■ **RECORDS SUPPLIED**
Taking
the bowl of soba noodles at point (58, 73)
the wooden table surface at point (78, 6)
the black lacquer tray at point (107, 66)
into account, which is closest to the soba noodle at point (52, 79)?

■ **THE REQUEST**
Please rewrite the items above, swapping every "at point" for "located at" and leaving everything else unchanged.

■ **OUTPUT**
Taking
the bowl of soba noodles located at (58, 73)
the wooden table surface located at (78, 6)
the black lacquer tray located at (107, 66)
into account, which is closest to the soba noodle located at (52, 79)?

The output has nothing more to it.